◆ WHAT THE EXERCISE ASKS
Answer these questions using the excerpt on registry research and data sharing.
1. With whom should the evidence assessment be shared before registry design is developed?
2. What may data requesters be charged?
3. What criteria are recommended for reviewing requests for access to data?

◆ PAGE EXCERPT

════════

3.4.5 The consequences of selection bias on the results of such registry-based research are profound, including risk prediction scores that misrepresent risk in patients who are excluded, or selection of risk factors that do not apply to the population broadly. Virtually any research question might be affected in ways that are hard to predict.

3.4.6 The findings also have important implications for quality assessment. The disparity in quality of care between those selected and not selected indicates the potential for misrepresentation.

3.5 A robust evidence assessment should be performed prior to determining whether the additional data that may be collected by a registry are needed.

3.5.1 The evidence assessment should evaluate current literature and previous studies, as well as identify existing data collection efforts and ongoing studies and/or registries. These data sources should be evaluated and considered for their purpose, depth, rigor, and timing of results compared to the proposed registry.

3.5.2 Duplication of purpose, data to be collected, or analysis methods may indicate that the proposed registry is redundant.

3.5.3 The evidence assessment should be relied upon in developing the plan for the proposed registry. The plan must identify the evidence gap to be addressed by the registry and ensure that the data and analysis provide a true public health benefit and justify the additional costs associated with the registry.

3.5.4 The assessment should be shared with potential stakeholders, participants, and funders before registry design is developed, and before data collection is initiated. The societal cost of the registry must be justified by the knowledge to be gained from the defined analysis plan.

3.6 Registry data may be shared upon request from qualified scientific and medical researchers for purposes benefiting public health or patient care. A system should be implemented to receive and review data requests prior to approving the release of any data.

 3.6.1 The data governance committee will establish criteria for the review of requests and sharing of data. All requests for access to data will be reviewed according to these criteria. Recommended criteria include the validity of the hypothesis, whether the data requested and analysis plan will address the hypothesis and the qualifications of the requestor.

3.6.2 The data governance committee will establish a process for submission of requests for sharing of data, including the information to be included in the request. Recommended information includes the hypothesis to be tested, a description of the data being requested, the benefit of the proposed work, the analysis plan, a publication and posting plan, qualifications and experience of the research team and any potential conflicts of interest, including how the data will be used and the source of any funding.

3.6.3 The data governance committee will establish a process for protection of the shared data to ensure that researchers who are provided access to registry data agree not to transfer the shared data or information to parties not identified in the research proposal.

3.6.4 Data requesters may be charged reasonable costs associated with data sharing.

3.6.5 When there is a public health benefit to merging and analyzing data from multiple independent registries, the data governance committee(s) from each affected registry will establish criteria for review and oversight of such projects. When extracting and analyzing data from multiple registries, the data governance committee(s) will ensure that:

3.6.5.1 The original registry purpose and objectives are considered to ensure the integrity and validity of any analyses or reports that are performed and to prevent inaccurate conclusions.

════════

Items from a data source
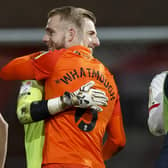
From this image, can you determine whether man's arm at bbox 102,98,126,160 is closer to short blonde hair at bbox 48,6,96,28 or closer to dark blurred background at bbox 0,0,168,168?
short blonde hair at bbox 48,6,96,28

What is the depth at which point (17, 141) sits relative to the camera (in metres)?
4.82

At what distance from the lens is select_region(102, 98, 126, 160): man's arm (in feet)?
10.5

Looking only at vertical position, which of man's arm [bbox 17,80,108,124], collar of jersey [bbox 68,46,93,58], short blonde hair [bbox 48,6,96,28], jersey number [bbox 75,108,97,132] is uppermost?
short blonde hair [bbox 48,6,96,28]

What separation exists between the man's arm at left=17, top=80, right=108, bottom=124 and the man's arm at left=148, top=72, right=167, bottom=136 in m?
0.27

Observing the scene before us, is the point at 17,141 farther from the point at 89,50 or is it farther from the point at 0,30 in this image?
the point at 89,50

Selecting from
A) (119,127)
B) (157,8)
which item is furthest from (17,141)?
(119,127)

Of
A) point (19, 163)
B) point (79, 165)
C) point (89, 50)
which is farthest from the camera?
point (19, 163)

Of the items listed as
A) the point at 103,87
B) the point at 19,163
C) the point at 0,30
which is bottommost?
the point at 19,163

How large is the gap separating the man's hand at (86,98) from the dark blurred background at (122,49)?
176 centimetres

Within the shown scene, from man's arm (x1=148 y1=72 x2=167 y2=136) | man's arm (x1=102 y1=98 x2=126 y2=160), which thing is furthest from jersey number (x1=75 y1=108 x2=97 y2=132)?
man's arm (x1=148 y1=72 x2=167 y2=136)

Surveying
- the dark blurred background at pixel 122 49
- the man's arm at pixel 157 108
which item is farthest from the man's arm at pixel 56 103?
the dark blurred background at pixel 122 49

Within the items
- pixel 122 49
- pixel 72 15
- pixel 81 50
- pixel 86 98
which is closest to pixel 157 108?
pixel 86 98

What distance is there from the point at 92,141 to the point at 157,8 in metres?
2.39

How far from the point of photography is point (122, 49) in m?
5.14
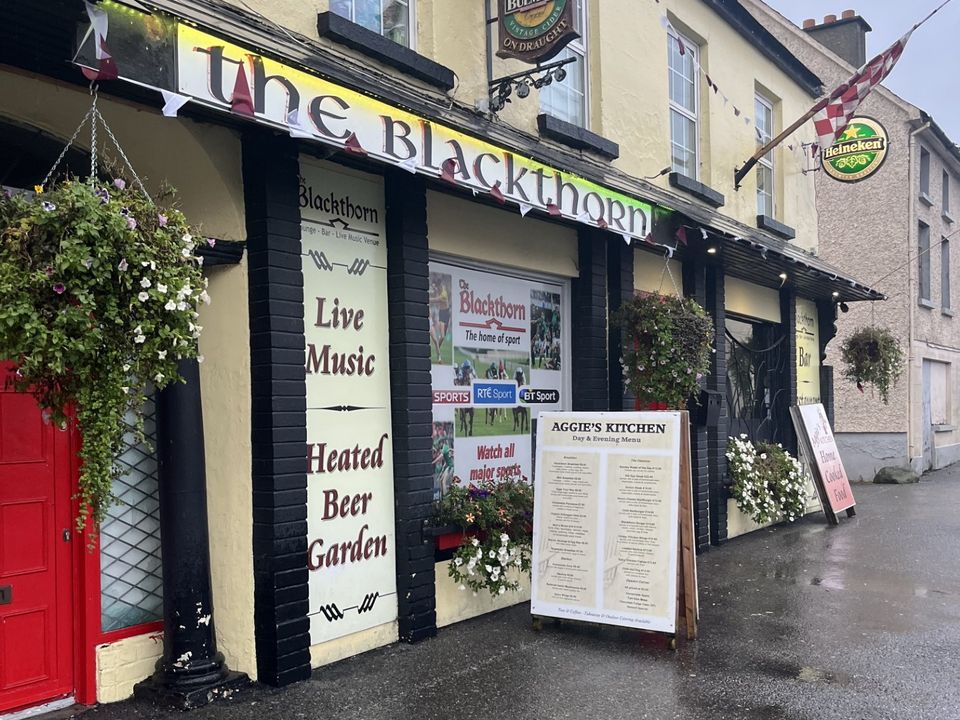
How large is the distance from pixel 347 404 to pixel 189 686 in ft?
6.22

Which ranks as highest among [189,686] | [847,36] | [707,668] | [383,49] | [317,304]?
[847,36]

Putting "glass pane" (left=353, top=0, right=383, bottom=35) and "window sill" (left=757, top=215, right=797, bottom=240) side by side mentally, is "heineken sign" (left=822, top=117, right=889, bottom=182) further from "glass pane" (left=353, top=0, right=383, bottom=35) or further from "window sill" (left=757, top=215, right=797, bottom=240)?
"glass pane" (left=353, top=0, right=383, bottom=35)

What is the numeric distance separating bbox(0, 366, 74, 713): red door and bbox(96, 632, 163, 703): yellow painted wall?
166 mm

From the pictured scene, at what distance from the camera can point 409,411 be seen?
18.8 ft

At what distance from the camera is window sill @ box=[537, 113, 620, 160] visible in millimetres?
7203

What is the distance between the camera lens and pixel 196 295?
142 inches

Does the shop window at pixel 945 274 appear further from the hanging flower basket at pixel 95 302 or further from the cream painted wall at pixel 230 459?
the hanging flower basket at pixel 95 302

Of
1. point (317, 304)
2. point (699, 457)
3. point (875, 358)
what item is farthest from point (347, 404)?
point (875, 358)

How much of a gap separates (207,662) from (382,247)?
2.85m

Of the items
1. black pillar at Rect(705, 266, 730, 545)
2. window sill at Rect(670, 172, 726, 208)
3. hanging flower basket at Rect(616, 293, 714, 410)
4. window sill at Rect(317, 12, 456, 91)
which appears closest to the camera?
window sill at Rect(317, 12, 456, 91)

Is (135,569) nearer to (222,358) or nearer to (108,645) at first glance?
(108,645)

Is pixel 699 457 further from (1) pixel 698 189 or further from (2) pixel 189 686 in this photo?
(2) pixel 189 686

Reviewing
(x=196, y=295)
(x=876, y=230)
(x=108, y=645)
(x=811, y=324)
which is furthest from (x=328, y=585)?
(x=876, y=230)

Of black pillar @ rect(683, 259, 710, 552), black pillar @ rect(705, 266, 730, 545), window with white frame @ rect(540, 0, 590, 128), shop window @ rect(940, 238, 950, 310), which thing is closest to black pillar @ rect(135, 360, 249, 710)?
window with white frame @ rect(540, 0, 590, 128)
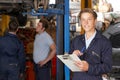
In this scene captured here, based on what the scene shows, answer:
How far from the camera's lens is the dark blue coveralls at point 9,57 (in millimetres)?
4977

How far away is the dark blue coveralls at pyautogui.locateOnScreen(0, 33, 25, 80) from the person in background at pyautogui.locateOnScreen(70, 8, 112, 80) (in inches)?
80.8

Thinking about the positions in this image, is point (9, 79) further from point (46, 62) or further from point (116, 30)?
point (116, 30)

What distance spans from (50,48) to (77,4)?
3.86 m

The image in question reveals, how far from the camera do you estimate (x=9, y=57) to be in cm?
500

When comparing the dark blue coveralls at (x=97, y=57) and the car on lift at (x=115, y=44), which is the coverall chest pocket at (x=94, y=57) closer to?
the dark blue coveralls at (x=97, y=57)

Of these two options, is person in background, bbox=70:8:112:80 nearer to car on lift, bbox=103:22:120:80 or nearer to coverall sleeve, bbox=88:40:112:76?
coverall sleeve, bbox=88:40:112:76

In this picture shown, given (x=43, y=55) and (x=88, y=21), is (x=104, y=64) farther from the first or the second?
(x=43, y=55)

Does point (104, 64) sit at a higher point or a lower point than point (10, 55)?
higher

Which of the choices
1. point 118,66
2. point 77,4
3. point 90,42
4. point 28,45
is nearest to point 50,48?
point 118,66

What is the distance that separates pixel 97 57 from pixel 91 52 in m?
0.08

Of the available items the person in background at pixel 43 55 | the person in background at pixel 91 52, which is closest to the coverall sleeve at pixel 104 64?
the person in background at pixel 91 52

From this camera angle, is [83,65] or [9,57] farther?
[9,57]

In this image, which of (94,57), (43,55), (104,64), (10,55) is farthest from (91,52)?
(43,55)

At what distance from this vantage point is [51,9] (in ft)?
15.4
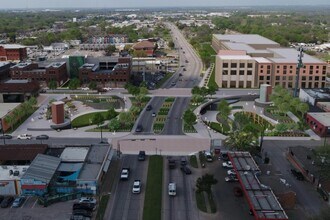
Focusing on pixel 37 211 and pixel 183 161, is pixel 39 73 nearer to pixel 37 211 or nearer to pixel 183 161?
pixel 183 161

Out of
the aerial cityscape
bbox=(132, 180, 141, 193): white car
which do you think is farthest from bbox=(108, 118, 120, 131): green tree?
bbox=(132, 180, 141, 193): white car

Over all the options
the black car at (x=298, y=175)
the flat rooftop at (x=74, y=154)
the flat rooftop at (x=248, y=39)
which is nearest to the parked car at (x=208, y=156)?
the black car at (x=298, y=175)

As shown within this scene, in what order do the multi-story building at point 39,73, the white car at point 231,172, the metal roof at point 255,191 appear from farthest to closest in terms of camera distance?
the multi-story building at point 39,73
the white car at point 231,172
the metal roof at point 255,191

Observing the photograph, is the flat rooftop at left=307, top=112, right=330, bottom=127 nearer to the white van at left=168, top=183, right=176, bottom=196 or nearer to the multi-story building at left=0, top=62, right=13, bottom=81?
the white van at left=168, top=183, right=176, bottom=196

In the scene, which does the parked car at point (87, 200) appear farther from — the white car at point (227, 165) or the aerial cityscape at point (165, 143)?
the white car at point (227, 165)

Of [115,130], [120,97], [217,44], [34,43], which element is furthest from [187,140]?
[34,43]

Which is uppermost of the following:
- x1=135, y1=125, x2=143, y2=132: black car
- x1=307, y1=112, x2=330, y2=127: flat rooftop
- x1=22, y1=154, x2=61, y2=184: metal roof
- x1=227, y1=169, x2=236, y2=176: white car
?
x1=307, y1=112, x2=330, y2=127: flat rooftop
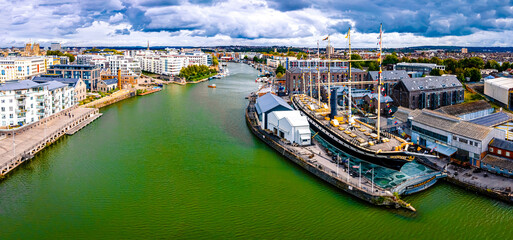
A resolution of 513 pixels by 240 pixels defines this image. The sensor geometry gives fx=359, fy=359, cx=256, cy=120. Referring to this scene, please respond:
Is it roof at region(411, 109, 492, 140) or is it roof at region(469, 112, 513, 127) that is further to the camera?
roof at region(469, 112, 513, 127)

════════

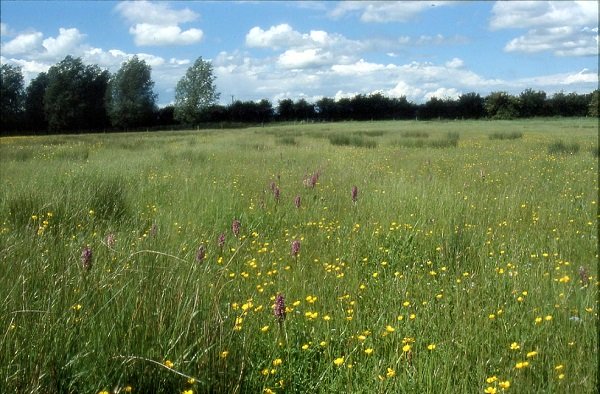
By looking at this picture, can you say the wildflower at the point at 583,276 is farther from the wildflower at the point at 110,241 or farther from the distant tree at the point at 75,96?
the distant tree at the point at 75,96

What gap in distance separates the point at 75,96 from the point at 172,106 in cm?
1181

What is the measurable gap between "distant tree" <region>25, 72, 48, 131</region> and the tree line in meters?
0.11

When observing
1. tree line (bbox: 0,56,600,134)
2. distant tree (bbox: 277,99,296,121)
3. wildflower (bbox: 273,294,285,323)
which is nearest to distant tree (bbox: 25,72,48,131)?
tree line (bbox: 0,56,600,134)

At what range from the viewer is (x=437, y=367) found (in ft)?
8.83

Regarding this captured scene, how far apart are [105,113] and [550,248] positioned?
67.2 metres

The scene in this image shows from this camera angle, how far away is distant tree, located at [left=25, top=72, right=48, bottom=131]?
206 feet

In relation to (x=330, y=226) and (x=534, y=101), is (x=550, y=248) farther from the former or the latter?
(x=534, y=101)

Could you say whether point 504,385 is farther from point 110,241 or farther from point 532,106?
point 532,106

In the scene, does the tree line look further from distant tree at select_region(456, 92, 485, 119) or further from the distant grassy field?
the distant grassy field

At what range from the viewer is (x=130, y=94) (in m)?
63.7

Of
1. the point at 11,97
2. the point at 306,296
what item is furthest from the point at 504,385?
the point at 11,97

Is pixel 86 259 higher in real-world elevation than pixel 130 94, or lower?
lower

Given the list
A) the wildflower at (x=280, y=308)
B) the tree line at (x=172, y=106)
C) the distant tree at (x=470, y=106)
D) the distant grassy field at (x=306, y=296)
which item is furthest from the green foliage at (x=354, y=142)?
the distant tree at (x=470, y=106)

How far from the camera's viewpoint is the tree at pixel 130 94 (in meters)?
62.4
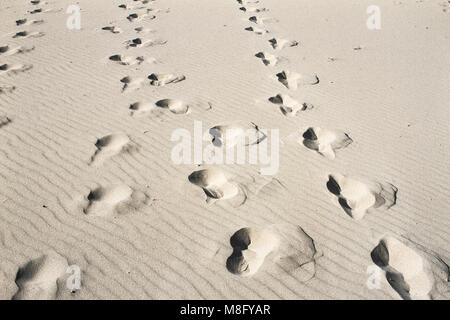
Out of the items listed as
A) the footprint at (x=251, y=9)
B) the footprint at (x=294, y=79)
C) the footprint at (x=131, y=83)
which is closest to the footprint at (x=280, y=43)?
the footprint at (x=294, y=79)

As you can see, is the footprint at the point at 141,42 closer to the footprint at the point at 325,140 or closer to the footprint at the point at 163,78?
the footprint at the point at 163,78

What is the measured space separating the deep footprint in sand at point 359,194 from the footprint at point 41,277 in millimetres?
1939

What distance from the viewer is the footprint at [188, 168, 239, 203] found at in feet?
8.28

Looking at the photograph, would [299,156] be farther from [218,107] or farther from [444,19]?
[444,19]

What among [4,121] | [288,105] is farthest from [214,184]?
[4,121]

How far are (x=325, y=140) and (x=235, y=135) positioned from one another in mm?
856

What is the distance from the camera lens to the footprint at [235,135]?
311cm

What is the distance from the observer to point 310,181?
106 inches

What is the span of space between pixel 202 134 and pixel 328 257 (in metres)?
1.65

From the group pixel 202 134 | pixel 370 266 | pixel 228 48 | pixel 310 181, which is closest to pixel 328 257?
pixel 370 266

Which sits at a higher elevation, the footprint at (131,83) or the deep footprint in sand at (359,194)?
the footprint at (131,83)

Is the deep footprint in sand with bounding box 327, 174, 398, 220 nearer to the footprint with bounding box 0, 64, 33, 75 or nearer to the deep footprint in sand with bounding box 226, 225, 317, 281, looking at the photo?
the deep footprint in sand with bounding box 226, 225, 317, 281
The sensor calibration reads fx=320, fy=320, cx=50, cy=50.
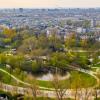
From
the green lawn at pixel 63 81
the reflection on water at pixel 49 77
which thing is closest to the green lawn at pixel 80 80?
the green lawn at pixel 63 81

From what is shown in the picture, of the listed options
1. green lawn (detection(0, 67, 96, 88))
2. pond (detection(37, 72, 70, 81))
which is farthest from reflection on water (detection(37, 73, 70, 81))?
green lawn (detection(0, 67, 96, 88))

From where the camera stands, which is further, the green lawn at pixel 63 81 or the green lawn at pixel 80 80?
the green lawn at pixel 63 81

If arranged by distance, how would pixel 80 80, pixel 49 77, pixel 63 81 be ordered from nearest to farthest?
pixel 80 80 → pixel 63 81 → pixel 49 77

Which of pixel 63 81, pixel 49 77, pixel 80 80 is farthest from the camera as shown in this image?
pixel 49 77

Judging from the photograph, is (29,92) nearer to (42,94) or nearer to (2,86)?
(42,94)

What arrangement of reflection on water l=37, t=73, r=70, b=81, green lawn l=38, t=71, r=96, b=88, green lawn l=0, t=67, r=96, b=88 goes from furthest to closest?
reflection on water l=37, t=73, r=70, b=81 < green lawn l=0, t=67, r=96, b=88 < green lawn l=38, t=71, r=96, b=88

════════

◆ RESPONSE BELOW
1. Potential stakeholders, participants, and funders.
2. Reasonable costs associated with data sharing.
3. The validity of the hypothesis, whether the data requested and the analysis plan will address the hypothesis, and the qualifications of the requestor.